São muitas demandas, um uso excessivo de água e uma produção intensa de energia. Esses projetos demandam, inclusive, os danos ambientais e sociais, porque eles não têm a possibilidade de serem implementados sem gerá-los. Esses locais são territórios que têm o que as pessoas chamam de recursos naturais, que são os produtos que vão ser explorados pelo extrativismo industrial de larga escala e, com isso, há toda uma destruição dos modos de vida tradicionais e seus vínculos profundos com a natureza. Essa destruição ela não é só cultural, também está relacionada com o trabalho e com a destruição dos corpos, das ancestralidades e da subjetividade. Tudo isso faz parte dessa demanda, dessa necessidade dos grandes empreendimentos.

Diante disso, é fundamental que haja acordos razoáveis de proteção, mas o que existe são garantias jurídicas para quem degrada o meio ambiente e os direitos dos povos, baseadas em institucionalidades brancas, muitas vezes identificadas e pertencentes aos grupos cujos interesses são dominantes. São acordos predominantes e legitimados e, em sua grande parte, feitos sem a participação das populações negras, indígenas ou originárias desses povos. E aí, uma vez firmados, essas empresas trabalham na construção de um senso comum que enalteça a ideia de um processo, supostamente, desejado e esperado pela maioria das pessoas.

Todo esse contexto acaba gerando inúmeros conflitos nos territórios, que impactam não só os ecossistemas e a biodiversidade, mas também nas subjetividades, juventudes, nos espaços de trabalho e convivência e isso, obviamente, é fator que acaba afastando parte da população local dos seus modos de vida.

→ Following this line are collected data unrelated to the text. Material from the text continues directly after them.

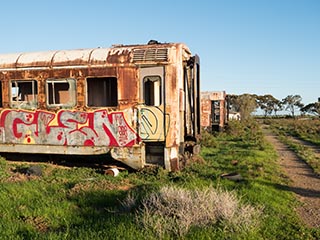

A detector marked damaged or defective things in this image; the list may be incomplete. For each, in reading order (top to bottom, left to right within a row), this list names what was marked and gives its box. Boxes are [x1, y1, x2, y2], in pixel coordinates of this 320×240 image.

broken window [10, 80, 37, 109]
broken window [46, 78, 76, 107]
rusty train carriage [0, 41, 200, 171]
broken window [86, 77, 117, 107]
broken window [144, 75, 161, 105]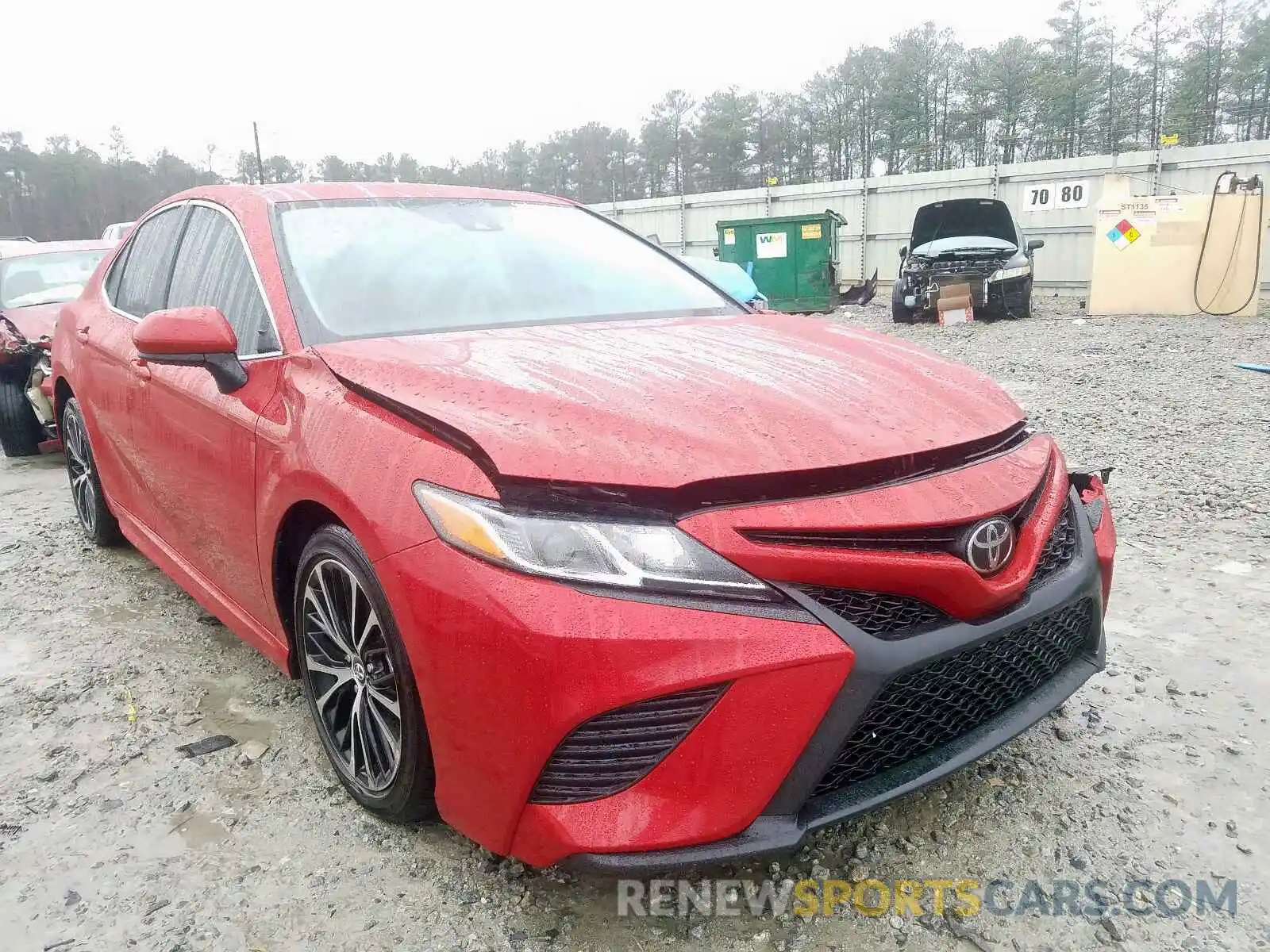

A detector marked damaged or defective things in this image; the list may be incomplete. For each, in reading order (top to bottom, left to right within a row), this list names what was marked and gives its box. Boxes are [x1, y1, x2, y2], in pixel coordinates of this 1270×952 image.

damaged red car [54, 182, 1118, 878]
damaged black car [894, 198, 1041, 324]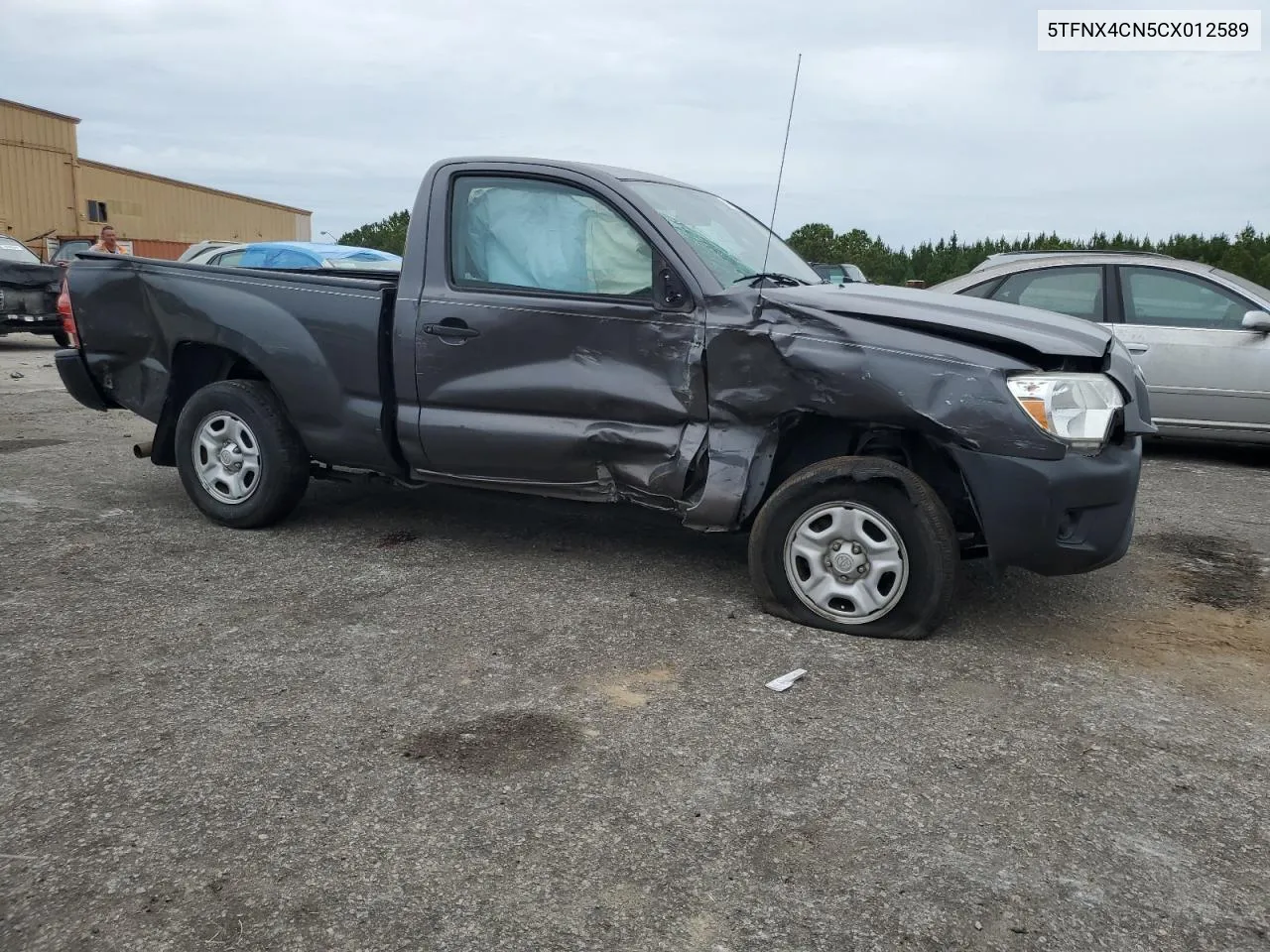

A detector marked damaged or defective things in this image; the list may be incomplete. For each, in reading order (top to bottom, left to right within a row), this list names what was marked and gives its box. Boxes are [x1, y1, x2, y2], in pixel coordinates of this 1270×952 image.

damaged gray pickup truck [57, 158, 1151, 639]
cracked asphalt [2, 331, 1270, 948]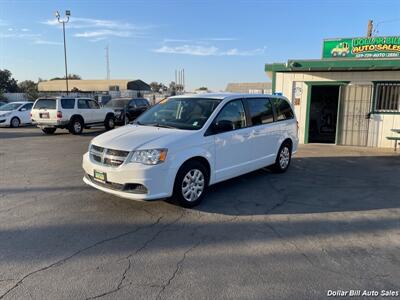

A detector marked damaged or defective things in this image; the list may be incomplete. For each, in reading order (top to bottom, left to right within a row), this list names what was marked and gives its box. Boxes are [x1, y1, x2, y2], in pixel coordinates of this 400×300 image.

crack in asphalt [0, 217, 164, 298]
crack in asphalt [86, 211, 186, 300]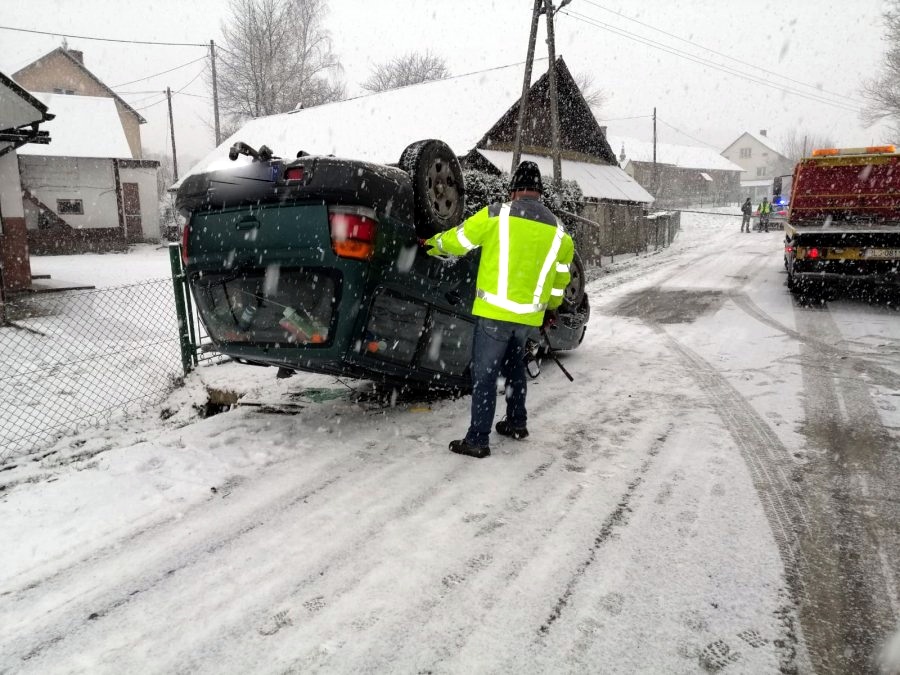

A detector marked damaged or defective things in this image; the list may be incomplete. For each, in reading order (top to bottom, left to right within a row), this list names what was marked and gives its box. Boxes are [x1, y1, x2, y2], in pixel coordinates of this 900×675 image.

overturned car [176, 139, 592, 390]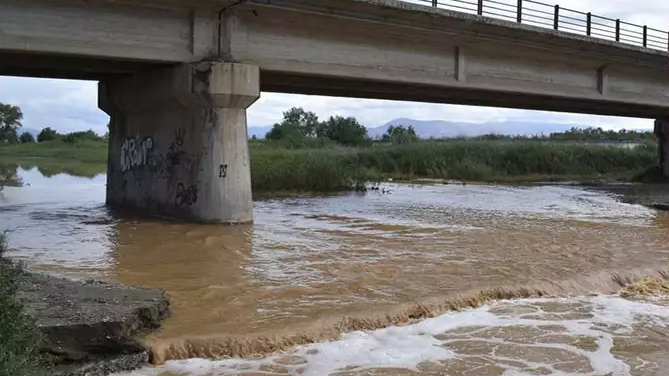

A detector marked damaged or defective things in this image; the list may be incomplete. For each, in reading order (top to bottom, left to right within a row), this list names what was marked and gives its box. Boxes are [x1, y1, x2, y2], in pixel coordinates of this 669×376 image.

broken concrete edge [5, 264, 172, 376]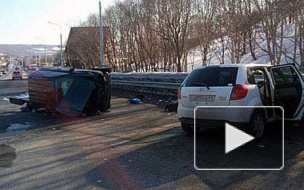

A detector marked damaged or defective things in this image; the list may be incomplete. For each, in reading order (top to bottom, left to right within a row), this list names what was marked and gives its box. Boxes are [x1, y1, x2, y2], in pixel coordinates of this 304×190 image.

dark overturned car [9, 67, 111, 117]
overturned car [9, 67, 111, 117]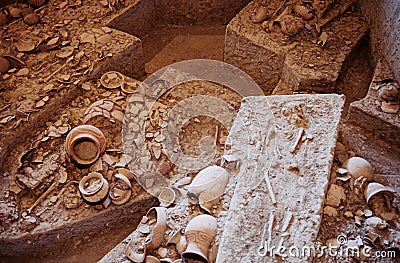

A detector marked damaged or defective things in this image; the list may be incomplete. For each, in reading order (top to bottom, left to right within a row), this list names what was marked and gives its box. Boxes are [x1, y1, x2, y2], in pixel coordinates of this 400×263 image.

broken pottery shard [216, 94, 344, 262]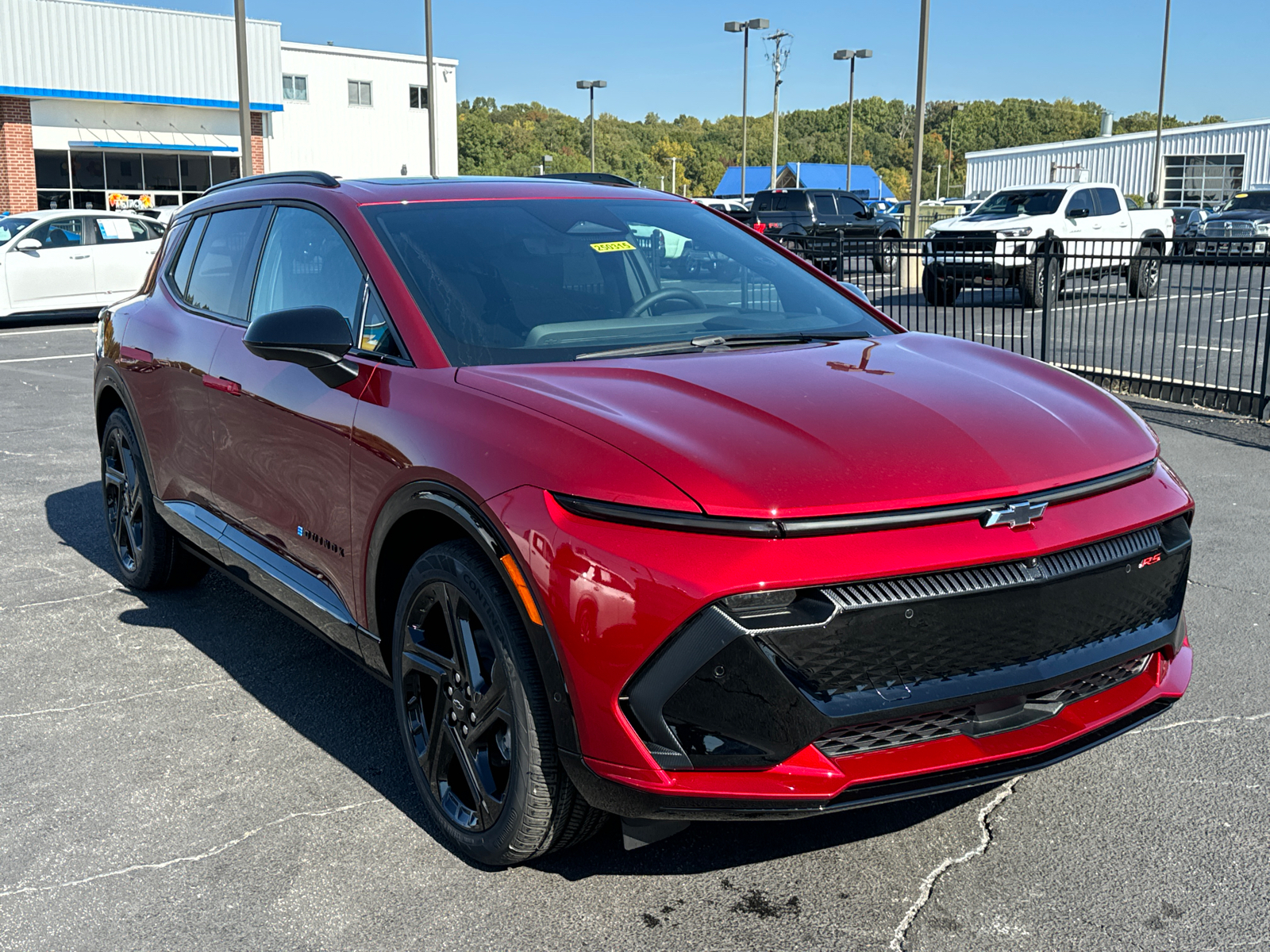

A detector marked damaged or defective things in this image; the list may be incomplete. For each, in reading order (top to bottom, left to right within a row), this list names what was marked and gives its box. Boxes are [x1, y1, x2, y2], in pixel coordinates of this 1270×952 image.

asphalt crack [895, 777, 1022, 946]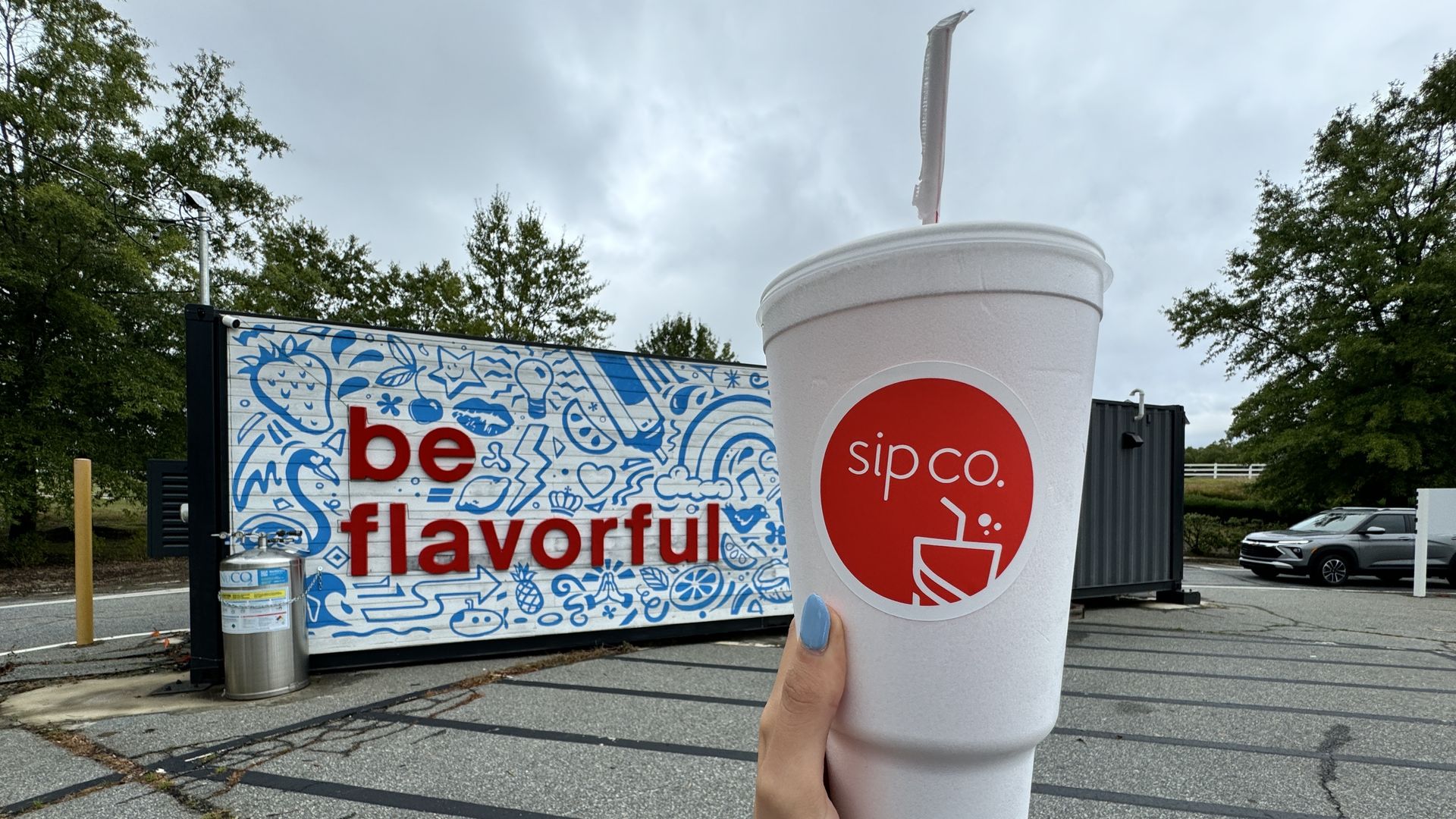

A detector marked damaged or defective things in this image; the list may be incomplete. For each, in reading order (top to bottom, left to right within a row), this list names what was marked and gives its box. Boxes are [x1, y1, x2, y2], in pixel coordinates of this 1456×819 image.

crack sealant line on asphalt [0, 769, 124, 810]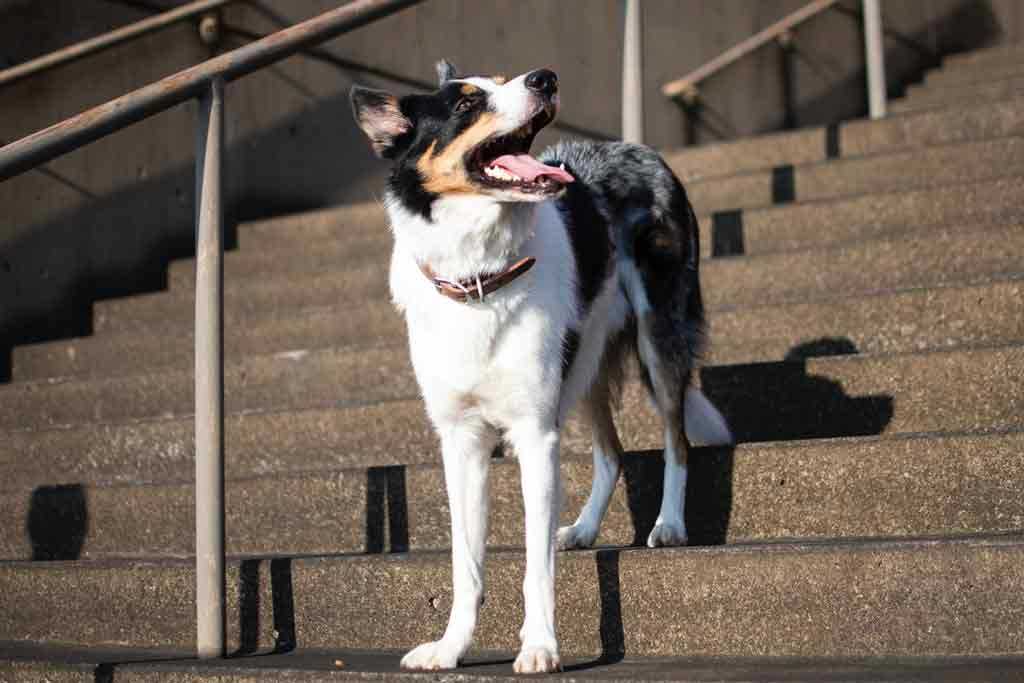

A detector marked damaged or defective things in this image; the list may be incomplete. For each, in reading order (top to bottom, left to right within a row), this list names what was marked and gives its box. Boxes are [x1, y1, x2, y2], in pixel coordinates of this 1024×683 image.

rusty metal railing [0, 0, 423, 655]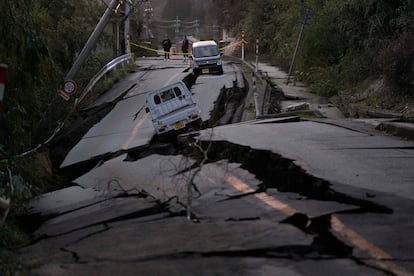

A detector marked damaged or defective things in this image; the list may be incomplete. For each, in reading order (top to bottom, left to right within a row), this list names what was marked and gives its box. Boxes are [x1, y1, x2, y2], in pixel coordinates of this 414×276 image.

damaged pavement [15, 56, 414, 276]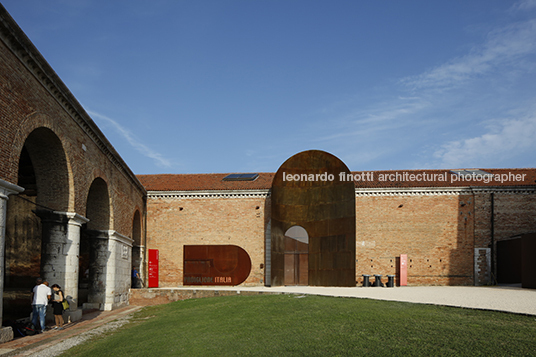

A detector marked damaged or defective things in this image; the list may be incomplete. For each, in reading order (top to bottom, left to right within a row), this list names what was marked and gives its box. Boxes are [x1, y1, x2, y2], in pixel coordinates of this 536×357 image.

rusted metal surface [183, 243, 252, 286]
rusted metal surface [272, 149, 356, 286]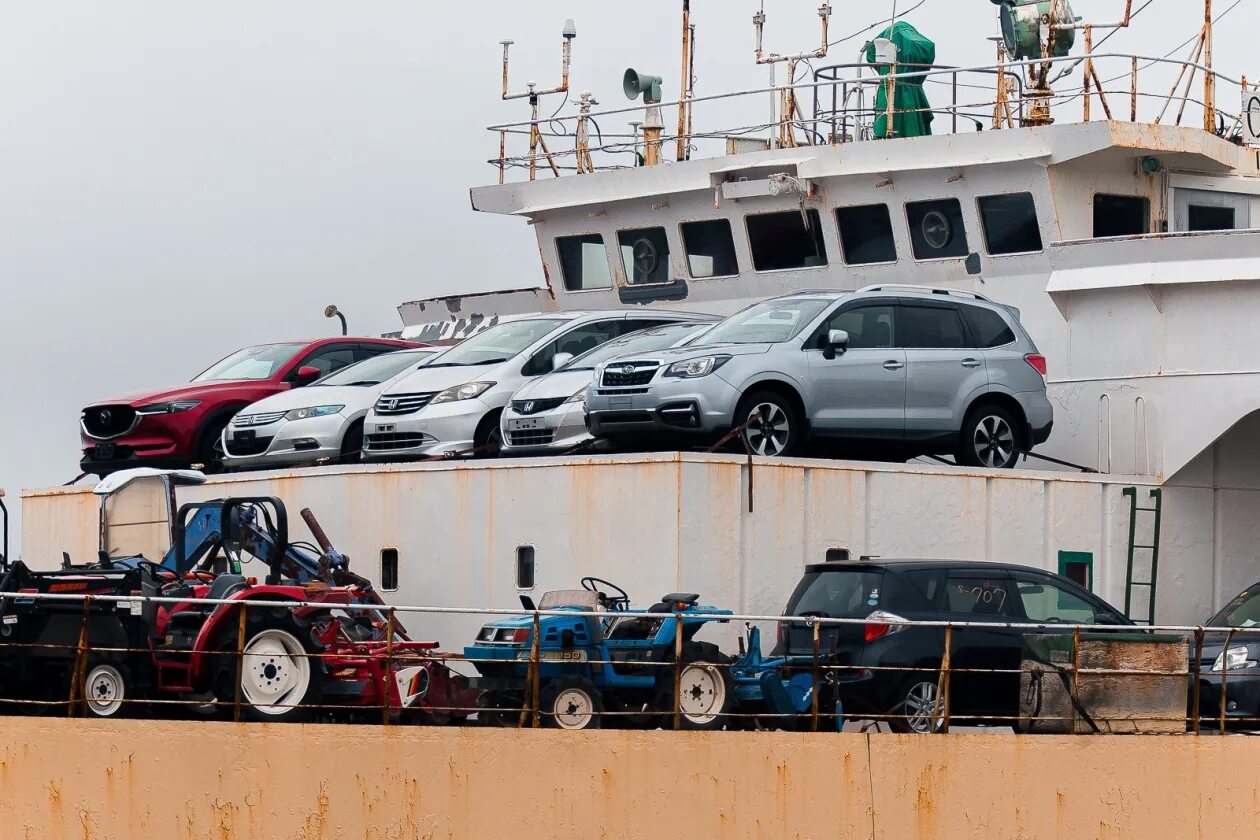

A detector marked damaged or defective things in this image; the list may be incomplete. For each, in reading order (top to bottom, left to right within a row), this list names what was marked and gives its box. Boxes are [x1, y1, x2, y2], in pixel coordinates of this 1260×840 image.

rusted metal fence post [66, 596, 91, 715]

Para as mulheres, os impactos são muitos e diversos, incluindo os prejuízos à sua saúde mental, por conta dos agravos das preocupações. Nós não temos nem espaço nos empregos gerados por esses megaprojetos, pois há uma subalternização dos processos produtivos onde se incluem as mulheres.

O poder político de decisão está sob o domínio das elites brancas, o que fortalece seu poder de incidência sobre as populações, de um poder econômico, político e jurídico sob comando do brancos, ricos, racistas e heteropatriarcais. Por isso, há uma demanda forte da nossa articulação em dar visibilidade tanto ao processo de exploração, quanto às potências e possibilidades trazidas pelas mulheres enquanto sujeito.